### Lines of data
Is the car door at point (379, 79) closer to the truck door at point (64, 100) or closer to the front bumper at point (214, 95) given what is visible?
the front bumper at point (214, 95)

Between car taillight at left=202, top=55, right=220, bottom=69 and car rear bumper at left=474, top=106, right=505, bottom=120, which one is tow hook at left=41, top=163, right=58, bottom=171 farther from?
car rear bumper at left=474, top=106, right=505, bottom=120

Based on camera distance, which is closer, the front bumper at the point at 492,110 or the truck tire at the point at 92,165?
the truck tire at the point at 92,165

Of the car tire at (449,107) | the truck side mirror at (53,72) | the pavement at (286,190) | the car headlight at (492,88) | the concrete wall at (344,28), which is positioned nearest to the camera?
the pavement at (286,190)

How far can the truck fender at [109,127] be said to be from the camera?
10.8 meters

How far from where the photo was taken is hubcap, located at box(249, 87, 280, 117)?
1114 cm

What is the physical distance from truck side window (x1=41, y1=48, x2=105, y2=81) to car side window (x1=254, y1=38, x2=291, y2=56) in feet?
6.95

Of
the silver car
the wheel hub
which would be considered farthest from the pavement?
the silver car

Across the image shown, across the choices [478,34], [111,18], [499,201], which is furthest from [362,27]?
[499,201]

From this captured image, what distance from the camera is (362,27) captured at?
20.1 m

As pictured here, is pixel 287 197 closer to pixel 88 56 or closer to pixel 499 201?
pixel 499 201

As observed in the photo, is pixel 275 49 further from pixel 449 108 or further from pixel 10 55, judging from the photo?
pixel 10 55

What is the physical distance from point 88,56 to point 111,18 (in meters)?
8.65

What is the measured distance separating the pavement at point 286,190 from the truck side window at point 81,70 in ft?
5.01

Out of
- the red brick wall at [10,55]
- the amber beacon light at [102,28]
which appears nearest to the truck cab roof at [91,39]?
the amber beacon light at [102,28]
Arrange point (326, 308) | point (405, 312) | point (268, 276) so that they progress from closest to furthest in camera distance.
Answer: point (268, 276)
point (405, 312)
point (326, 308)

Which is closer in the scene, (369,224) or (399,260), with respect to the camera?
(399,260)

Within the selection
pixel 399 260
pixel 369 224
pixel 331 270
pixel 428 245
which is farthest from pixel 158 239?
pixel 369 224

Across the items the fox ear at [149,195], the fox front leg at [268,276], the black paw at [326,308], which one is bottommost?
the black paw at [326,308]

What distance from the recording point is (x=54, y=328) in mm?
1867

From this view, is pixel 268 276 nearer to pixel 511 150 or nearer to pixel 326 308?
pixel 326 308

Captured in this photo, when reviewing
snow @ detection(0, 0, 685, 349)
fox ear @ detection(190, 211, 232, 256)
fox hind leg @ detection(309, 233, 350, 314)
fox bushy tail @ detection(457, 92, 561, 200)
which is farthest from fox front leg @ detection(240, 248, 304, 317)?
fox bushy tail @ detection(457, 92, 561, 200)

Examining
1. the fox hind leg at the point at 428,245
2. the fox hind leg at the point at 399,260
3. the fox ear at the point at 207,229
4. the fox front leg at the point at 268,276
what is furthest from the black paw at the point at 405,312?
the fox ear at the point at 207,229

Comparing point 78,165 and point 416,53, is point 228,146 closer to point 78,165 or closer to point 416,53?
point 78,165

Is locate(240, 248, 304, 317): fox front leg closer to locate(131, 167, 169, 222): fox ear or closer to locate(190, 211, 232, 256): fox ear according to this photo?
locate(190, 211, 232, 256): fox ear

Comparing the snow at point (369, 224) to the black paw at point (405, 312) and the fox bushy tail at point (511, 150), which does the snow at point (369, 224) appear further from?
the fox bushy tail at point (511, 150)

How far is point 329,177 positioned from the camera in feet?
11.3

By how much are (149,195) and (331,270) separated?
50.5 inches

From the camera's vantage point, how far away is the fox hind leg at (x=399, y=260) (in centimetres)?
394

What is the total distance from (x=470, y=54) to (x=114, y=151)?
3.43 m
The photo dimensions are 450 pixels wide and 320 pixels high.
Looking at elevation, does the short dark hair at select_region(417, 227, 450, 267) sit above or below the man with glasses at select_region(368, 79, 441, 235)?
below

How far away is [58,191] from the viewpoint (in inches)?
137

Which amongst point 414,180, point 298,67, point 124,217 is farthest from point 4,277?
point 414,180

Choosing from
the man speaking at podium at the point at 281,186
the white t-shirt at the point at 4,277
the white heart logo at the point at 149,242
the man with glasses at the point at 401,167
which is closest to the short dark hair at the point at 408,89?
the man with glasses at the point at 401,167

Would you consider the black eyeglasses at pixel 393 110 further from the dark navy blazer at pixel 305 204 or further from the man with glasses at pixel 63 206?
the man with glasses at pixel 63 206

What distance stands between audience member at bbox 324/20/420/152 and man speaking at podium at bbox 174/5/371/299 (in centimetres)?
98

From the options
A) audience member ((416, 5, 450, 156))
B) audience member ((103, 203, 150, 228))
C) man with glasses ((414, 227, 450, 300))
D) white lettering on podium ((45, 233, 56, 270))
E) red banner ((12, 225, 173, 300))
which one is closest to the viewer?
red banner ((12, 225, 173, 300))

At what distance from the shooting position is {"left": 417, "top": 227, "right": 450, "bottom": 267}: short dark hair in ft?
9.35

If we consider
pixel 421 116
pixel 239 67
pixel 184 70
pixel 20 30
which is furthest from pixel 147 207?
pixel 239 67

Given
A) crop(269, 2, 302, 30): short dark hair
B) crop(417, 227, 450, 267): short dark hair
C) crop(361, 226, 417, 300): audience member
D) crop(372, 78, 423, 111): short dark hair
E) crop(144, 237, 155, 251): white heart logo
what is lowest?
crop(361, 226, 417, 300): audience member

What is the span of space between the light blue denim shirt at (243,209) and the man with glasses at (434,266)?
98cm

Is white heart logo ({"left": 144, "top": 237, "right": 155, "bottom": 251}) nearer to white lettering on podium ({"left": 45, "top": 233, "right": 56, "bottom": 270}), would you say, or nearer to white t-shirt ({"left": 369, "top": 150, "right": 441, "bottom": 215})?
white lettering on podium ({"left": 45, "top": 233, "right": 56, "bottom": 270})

### WORK TO BE COMPLETED
Extract each line of the records above that contains the word "bushy".

### ANSWER IN FULL
fox bushy tail @ detection(457, 92, 561, 200)
fox bushy tail @ detection(457, 92, 561, 200)
Comparing the snow at point (369, 224) to the black paw at point (405, 312) and the fox bushy tail at point (511, 150), which does the snow at point (369, 224) appear further from?
the fox bushy tail at point (511, 150)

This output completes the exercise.